───── Input records

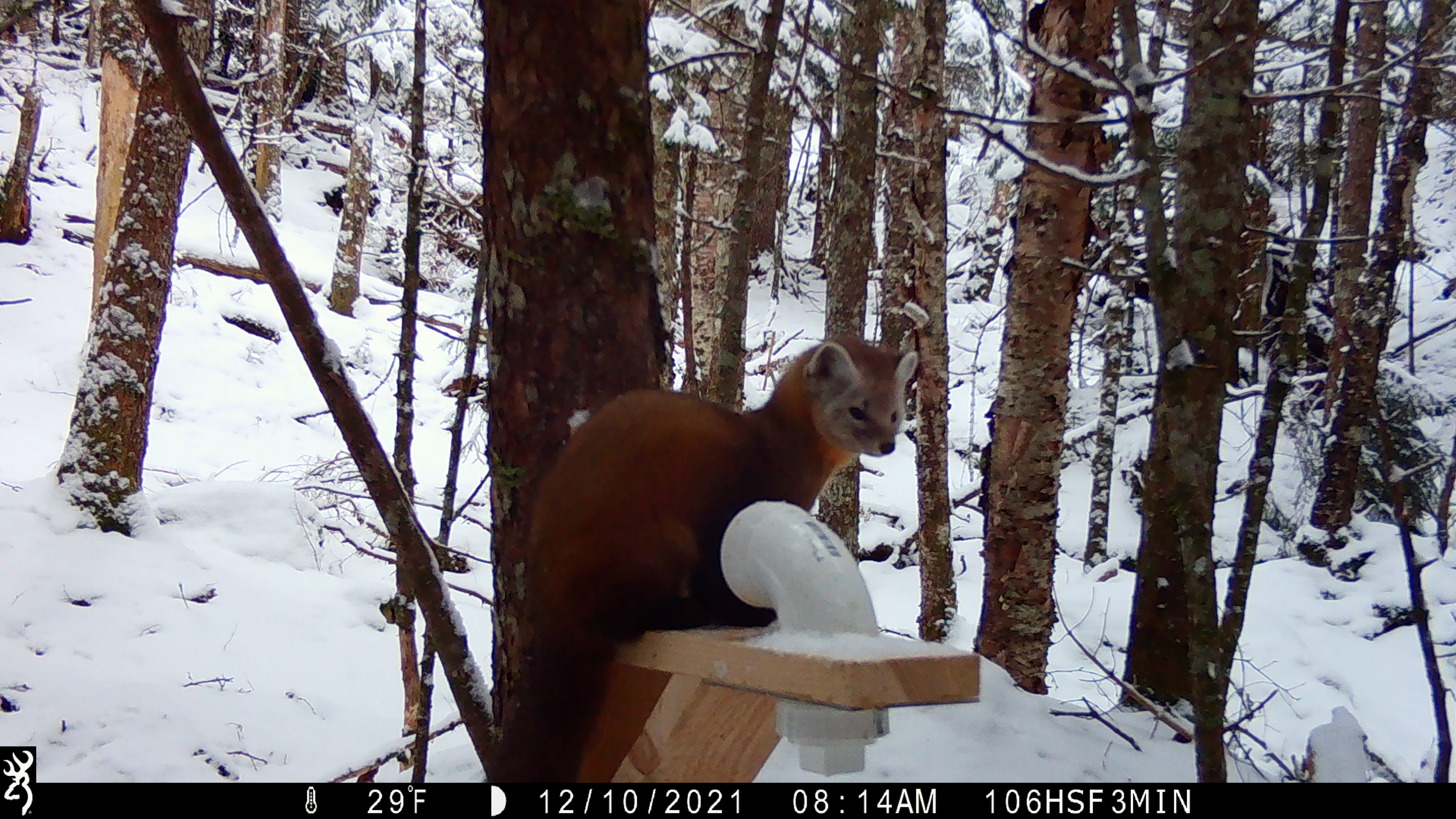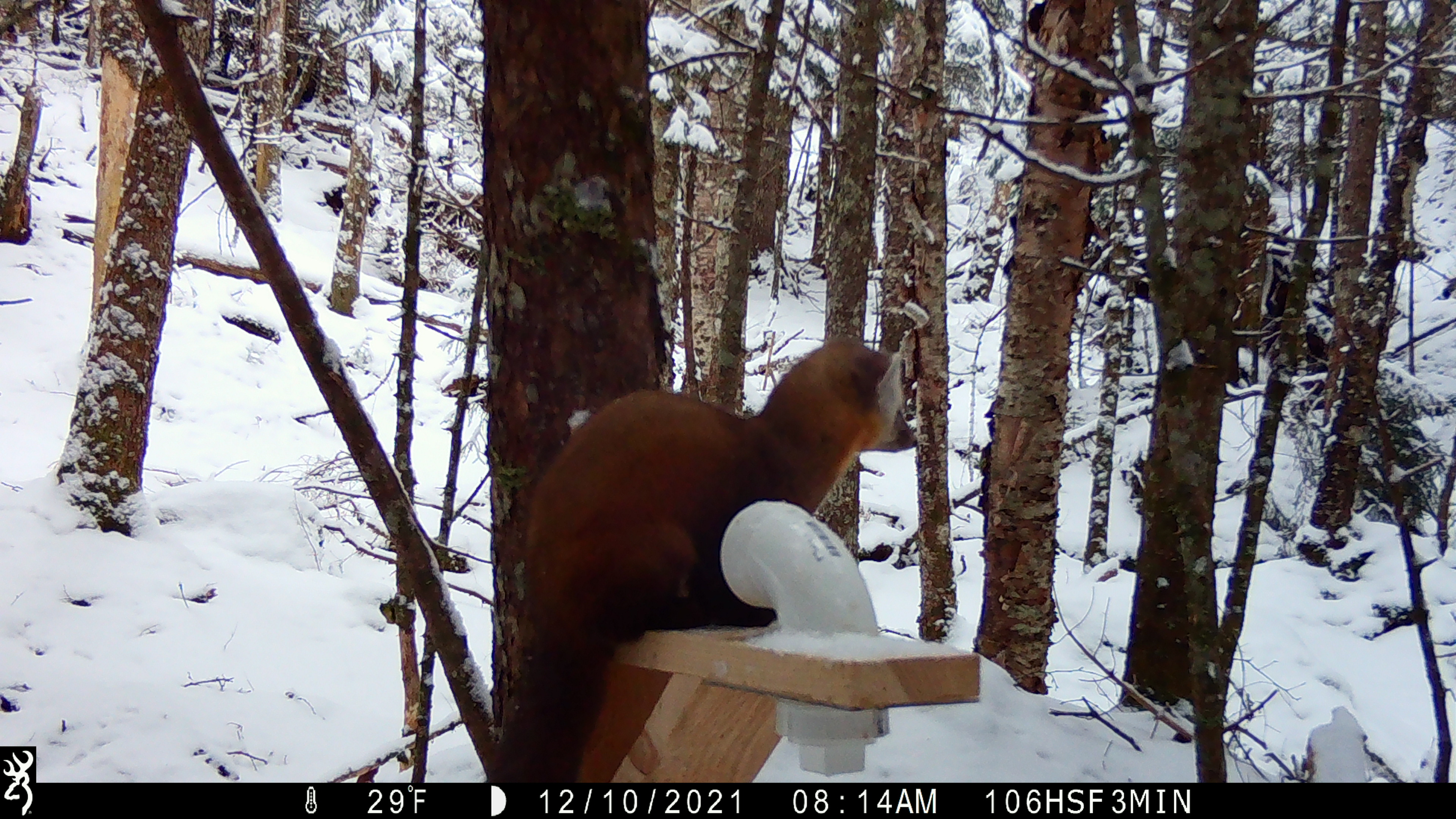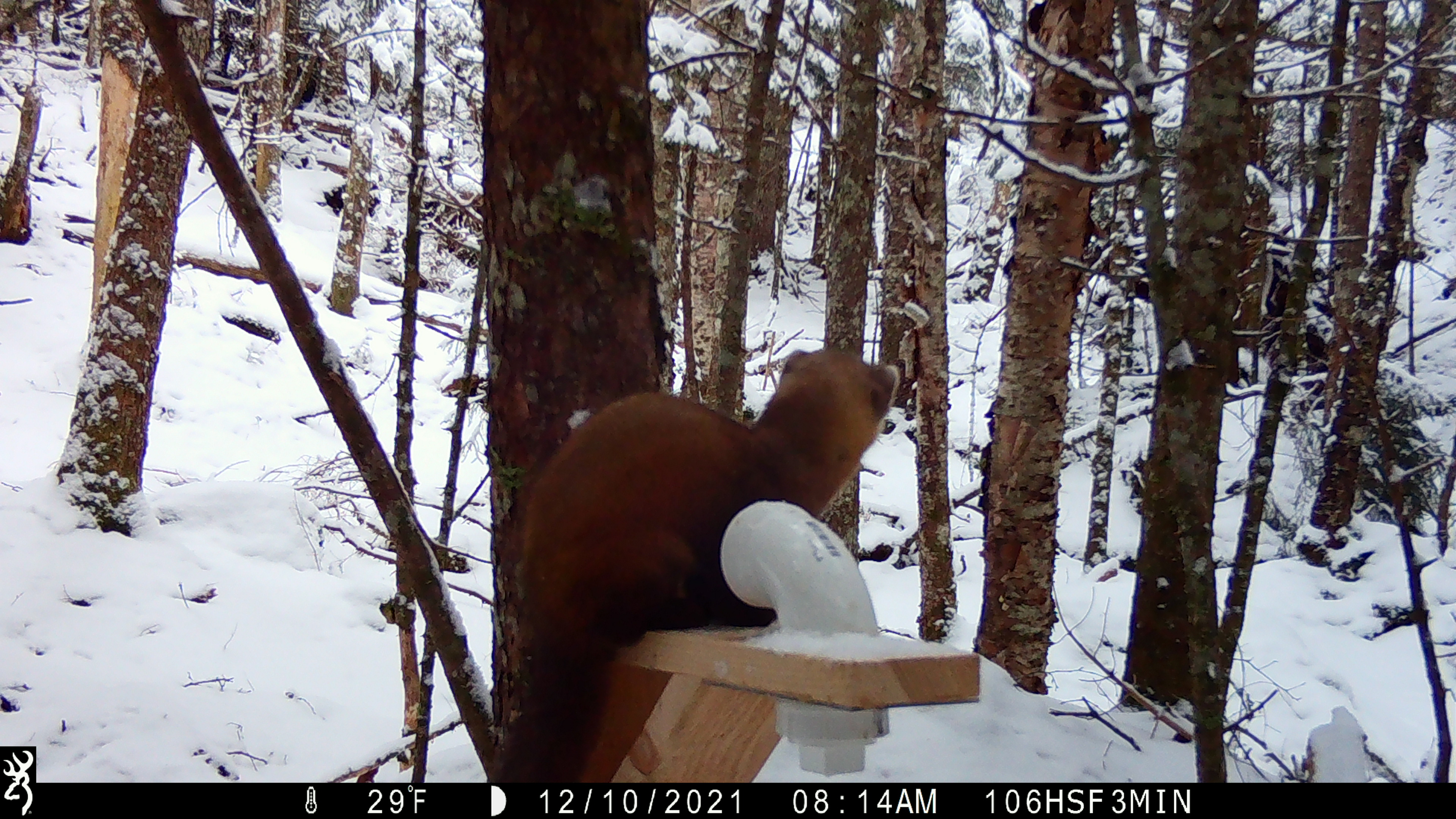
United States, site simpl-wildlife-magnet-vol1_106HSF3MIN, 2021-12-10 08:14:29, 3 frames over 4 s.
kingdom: Animalia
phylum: Chordata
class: Mammalia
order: Carnivora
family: Mustelidae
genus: Martes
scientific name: Martes americana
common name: american marten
American marten (Martes americana).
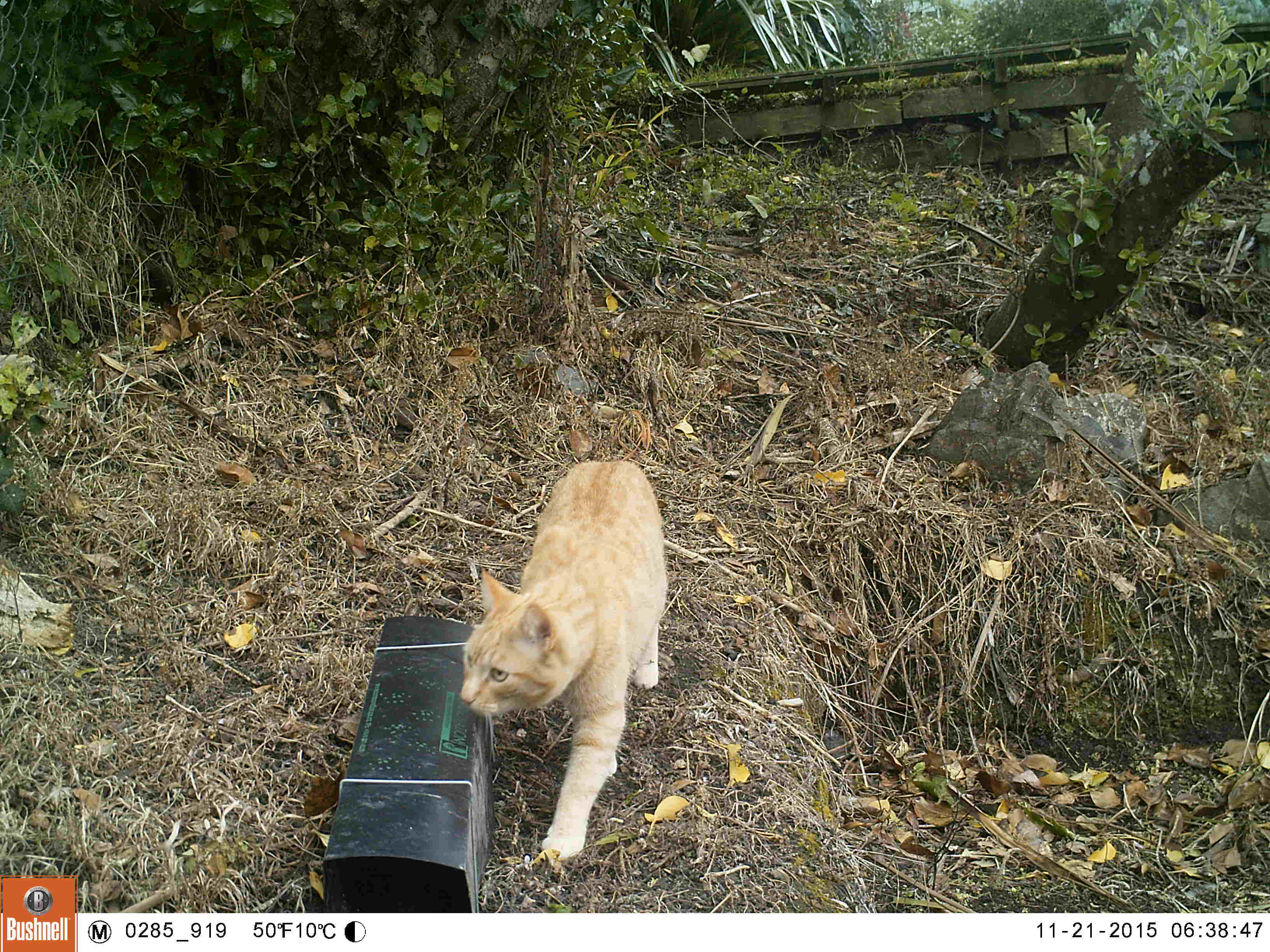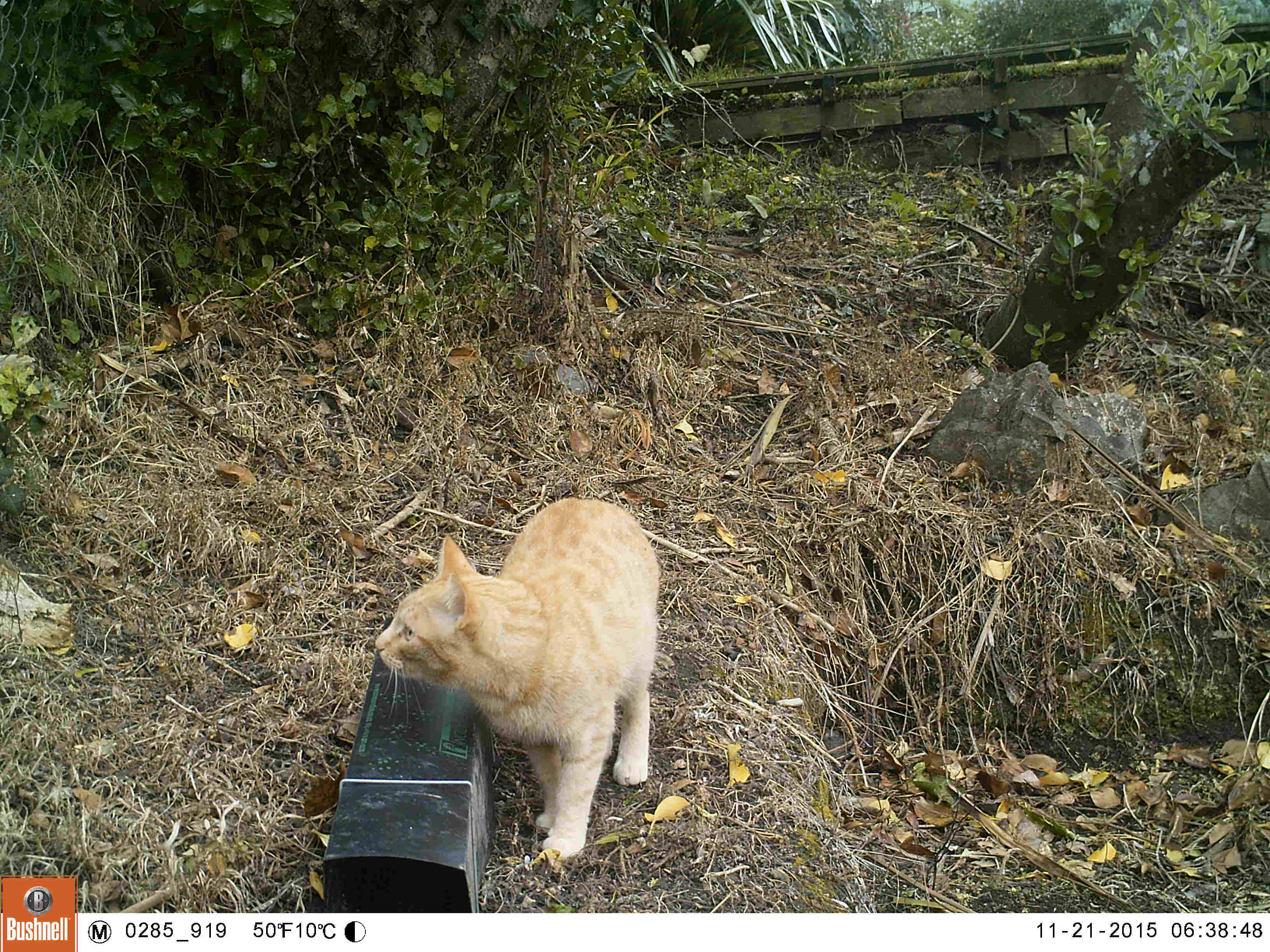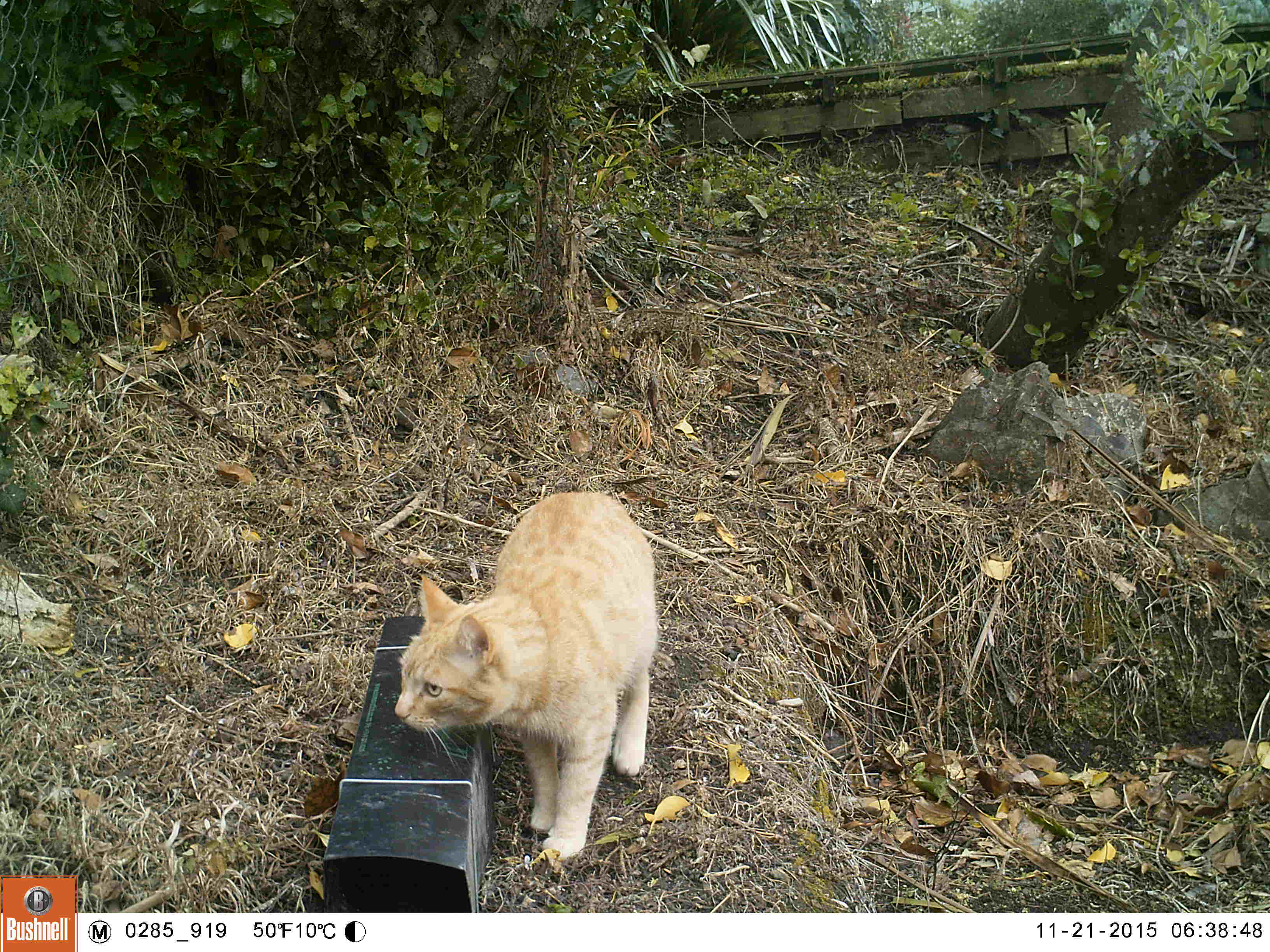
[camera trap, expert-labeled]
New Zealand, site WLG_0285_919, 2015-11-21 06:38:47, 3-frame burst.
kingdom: Animalia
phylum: Chordata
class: Mammalia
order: Carnivora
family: Felidae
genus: Felis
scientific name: Felis catus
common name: domestic cat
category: cat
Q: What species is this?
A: Cat (domestic cat) (Felis catus).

──────────

# What is expected:
The answer should consist of all lines from the records above that hold the word "site".

# Answer for the task:
United States, site simpl-wildlife-magnet-vol1_106HSF3MIN, 2021-12-10 08:14:29, 3 frames over 4 s.
New Zealand, site WLG_0285_919, 2015-11-21 06:38:47, 3-frame burst.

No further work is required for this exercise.